Re: [HTCondor-users] Job Suspended - Stuck



On 1/16/2014 12:02 PM, Andrey Kuznetsov wrote:
Hi,

Here's the log file from a job that appears to be suspended, and I cannot
resume it.
Short of removing the job and resubmitting it, is there another way to
force it to restart or continue?


The story here is your job landed on a machine that is configured to suspend jobs running on that machine when some condition becomes true (e.g. activity on the keyboard or increased non-condor load average) and then unsuspend or restart the job after X amount of time. This sort of policy is common when running jobs on non-dedicated desktop machines.

As a user submitting jobs, if you never want your jobs to suspend, you're only recourse is to add a requirement to your submit file to avoid machines with such a policy (if there are any such machines in your pool).

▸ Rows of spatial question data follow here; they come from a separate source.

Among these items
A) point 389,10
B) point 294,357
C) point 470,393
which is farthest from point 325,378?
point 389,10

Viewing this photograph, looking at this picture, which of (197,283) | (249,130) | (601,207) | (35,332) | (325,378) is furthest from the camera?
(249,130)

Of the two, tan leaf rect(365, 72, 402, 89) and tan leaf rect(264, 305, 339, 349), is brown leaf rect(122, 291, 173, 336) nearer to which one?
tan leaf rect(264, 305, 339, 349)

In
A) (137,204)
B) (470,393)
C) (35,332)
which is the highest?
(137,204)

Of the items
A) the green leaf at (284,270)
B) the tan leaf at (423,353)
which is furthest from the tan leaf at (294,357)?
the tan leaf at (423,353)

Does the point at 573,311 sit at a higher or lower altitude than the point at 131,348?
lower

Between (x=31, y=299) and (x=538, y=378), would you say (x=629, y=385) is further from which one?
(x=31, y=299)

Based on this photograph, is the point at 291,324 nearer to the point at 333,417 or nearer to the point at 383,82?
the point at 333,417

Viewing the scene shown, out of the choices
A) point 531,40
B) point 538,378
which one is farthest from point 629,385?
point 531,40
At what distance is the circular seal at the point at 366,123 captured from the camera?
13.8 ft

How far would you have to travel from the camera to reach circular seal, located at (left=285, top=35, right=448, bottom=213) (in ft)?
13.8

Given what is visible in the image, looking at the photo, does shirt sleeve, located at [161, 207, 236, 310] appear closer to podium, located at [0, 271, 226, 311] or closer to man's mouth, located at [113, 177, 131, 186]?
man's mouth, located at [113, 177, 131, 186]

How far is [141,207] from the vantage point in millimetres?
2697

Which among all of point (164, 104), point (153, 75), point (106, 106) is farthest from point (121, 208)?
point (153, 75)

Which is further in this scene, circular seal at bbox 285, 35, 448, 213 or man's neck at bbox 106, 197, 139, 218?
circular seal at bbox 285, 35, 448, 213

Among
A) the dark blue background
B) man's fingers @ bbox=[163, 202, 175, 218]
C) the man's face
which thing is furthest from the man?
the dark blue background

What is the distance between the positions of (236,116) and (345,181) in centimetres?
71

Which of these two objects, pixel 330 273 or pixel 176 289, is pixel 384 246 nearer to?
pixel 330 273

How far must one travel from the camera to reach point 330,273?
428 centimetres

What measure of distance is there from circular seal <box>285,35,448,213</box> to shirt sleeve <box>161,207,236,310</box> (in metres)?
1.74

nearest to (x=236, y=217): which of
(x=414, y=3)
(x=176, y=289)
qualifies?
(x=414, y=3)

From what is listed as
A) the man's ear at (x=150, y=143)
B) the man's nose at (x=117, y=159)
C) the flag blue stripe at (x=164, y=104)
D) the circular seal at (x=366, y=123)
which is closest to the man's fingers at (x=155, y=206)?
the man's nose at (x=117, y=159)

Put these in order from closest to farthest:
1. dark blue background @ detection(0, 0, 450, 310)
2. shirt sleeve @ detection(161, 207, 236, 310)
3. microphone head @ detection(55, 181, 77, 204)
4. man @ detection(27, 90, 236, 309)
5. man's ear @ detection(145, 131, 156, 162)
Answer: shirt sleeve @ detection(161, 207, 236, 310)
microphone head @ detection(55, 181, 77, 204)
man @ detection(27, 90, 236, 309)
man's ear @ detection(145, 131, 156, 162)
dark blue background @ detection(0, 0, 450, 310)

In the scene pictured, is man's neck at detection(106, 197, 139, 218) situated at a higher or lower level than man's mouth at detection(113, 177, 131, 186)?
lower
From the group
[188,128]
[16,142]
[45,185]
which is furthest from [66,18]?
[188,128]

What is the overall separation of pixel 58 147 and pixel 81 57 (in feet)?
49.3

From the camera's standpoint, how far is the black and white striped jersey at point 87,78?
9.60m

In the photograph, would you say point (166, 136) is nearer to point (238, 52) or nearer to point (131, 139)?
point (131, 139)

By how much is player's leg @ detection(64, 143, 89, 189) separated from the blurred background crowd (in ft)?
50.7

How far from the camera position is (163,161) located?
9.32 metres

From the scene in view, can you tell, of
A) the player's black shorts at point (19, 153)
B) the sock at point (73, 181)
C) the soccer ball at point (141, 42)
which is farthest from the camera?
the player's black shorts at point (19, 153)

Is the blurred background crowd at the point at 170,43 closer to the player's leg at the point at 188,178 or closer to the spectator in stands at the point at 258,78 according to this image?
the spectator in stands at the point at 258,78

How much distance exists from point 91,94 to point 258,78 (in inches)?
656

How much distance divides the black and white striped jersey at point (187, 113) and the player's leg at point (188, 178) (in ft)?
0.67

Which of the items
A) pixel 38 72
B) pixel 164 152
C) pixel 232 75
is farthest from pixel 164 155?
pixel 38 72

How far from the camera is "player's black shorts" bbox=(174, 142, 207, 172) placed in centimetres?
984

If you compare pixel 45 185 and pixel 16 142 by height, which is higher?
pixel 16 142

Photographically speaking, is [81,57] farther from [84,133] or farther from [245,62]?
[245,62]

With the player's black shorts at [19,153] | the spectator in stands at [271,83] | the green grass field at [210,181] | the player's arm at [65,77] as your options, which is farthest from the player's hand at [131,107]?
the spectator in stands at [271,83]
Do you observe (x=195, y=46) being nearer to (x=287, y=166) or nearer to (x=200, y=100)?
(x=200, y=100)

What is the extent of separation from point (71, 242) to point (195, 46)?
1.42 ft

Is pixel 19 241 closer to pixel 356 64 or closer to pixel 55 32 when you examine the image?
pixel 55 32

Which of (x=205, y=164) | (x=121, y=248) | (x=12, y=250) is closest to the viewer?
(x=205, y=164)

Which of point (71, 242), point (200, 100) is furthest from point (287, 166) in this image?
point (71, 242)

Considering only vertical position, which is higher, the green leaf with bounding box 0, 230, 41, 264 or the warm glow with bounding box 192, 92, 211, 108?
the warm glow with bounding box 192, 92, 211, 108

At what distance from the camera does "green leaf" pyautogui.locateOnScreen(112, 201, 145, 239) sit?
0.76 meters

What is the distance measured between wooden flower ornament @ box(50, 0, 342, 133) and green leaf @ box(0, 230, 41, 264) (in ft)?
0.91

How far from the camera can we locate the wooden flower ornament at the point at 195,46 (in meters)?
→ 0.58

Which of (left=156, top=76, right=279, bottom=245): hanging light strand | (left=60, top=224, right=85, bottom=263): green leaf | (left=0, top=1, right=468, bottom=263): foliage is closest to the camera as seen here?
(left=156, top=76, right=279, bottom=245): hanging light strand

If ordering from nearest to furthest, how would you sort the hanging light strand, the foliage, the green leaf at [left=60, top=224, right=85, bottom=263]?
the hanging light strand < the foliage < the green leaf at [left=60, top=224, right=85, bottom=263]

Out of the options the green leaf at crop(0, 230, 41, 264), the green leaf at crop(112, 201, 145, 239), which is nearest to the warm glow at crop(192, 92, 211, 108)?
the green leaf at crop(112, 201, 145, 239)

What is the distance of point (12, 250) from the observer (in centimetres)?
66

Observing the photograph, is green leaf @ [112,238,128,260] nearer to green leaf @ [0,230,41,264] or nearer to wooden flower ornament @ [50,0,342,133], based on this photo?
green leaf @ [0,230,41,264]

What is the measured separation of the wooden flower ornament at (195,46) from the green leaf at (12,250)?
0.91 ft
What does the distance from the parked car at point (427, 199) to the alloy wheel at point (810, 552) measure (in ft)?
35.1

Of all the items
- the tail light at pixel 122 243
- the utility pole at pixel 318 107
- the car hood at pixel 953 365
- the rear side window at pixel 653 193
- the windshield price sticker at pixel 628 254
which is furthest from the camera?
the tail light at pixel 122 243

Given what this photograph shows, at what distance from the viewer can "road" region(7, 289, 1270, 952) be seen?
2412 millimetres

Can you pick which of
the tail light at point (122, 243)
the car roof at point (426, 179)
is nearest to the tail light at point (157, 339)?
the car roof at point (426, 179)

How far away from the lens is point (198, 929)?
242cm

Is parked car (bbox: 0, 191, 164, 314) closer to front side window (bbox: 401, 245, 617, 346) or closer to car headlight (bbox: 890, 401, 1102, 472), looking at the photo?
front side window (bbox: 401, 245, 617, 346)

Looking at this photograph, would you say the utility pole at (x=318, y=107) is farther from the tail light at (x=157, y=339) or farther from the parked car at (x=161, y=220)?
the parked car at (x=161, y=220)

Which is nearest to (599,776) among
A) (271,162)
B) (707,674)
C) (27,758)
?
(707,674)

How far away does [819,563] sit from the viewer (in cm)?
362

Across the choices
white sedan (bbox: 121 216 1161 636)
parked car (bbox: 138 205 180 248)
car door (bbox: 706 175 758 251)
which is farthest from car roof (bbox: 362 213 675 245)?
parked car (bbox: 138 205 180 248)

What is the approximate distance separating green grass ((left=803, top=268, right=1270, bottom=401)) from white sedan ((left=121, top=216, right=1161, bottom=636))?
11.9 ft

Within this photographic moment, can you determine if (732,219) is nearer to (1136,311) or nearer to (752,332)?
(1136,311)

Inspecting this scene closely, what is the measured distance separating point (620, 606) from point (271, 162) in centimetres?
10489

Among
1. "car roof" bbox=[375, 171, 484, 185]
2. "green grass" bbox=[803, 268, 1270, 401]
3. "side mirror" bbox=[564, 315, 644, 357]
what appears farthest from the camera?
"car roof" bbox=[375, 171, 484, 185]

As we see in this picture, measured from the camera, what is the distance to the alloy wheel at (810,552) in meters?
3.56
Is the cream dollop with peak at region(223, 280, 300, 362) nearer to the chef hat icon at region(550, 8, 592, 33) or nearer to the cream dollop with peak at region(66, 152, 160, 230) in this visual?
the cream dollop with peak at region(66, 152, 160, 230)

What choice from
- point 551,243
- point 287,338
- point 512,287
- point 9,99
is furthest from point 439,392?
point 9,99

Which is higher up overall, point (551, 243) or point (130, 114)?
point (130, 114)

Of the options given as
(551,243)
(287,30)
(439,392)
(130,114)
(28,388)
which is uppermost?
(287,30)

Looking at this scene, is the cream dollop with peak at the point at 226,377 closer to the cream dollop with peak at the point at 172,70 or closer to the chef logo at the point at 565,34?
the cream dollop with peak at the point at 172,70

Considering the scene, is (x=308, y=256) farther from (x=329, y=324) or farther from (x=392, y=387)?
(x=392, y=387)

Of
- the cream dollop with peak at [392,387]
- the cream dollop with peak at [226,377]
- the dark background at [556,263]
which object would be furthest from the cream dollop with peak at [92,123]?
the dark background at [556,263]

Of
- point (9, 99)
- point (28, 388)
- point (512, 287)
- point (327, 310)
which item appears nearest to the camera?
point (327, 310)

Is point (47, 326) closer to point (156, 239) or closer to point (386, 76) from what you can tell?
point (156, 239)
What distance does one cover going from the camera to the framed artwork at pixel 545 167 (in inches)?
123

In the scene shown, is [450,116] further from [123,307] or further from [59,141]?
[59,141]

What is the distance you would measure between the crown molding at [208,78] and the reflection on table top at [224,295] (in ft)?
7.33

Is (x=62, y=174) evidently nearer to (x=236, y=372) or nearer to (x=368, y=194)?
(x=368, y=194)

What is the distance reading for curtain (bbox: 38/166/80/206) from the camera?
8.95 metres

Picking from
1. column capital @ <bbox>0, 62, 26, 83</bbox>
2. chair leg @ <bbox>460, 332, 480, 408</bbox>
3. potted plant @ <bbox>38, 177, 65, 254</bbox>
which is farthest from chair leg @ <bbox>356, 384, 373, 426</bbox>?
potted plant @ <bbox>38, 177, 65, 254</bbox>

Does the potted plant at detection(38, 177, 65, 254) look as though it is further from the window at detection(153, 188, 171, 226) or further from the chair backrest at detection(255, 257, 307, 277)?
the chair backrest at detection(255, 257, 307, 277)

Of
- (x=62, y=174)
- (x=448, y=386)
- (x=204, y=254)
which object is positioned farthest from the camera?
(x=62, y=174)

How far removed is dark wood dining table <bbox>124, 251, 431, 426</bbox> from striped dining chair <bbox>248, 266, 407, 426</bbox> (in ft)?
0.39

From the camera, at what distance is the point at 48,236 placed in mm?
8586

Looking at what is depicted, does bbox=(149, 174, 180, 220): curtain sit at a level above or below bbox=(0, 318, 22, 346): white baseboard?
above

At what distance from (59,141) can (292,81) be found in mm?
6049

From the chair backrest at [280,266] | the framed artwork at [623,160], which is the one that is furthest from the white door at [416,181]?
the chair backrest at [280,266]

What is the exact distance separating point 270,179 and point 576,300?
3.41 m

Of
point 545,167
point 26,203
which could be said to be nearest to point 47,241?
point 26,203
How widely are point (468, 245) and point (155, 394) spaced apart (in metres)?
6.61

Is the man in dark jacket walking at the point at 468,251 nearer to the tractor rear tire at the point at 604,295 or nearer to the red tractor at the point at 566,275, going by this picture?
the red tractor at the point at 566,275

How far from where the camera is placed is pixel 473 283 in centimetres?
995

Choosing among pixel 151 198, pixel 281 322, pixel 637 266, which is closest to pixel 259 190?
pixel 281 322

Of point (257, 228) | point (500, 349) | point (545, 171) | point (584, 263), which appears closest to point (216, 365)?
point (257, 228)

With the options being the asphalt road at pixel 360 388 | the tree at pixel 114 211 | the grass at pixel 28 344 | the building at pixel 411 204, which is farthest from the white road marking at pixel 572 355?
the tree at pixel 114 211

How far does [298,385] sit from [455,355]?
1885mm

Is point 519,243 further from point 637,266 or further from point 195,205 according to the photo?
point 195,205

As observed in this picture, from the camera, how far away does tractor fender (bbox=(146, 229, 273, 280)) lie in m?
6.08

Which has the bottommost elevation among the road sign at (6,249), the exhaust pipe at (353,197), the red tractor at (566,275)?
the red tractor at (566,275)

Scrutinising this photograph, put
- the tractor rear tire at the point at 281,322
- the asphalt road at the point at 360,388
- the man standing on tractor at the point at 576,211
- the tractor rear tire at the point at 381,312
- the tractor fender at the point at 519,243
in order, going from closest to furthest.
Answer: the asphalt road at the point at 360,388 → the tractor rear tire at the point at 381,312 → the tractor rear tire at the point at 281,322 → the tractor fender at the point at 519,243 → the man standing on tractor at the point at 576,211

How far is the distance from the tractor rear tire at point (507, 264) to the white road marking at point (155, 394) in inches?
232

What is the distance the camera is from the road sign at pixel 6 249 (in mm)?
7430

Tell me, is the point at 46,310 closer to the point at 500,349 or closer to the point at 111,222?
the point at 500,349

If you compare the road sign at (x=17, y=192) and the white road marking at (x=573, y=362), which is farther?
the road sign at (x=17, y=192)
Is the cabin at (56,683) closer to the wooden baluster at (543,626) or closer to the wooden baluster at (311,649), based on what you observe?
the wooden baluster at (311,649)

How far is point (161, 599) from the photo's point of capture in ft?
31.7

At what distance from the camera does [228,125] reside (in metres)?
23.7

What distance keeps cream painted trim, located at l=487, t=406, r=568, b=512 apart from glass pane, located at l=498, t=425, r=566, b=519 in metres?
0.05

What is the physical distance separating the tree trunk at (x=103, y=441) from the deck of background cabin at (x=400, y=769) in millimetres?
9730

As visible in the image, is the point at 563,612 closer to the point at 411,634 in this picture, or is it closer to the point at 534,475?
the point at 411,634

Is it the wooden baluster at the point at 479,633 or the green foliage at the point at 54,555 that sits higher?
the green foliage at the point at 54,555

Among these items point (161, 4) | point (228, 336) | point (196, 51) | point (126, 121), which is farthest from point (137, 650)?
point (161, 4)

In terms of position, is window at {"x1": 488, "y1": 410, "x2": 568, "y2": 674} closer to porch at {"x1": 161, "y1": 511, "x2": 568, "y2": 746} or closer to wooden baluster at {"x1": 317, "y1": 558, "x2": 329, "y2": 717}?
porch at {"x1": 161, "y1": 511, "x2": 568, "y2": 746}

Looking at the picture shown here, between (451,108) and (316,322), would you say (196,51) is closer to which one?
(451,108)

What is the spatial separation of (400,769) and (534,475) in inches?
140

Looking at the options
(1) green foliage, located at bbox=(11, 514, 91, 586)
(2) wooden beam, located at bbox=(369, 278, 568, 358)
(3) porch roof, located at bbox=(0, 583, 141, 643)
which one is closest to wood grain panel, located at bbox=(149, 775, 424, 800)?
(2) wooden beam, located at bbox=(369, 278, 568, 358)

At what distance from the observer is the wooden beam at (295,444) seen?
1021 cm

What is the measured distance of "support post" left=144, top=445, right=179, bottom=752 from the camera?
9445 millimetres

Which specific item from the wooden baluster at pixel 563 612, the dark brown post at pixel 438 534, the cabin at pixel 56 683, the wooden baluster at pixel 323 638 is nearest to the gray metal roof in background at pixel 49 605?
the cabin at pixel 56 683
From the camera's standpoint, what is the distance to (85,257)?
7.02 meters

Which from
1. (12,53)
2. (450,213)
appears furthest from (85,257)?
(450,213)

If you are also the administrator of the machines in your pool, you could put
  SUSPEND =  FALSE
into your condor_config file...

Todd

001 (1321.003.000) 01/15 15:57:23 Job executing on host: <128.114.*.*:9944>
...
006 (1321.003.000) 01/15 15:57:32 Image size of job updated: 24704
     2  -  MemoryUsage of job (MB)
     1572  -  ResidentSetSize of job (KB)
...
010 (1321.003.000) 01/15 15:58:56 Job was suspended.
     Number of processes actually suspended: 2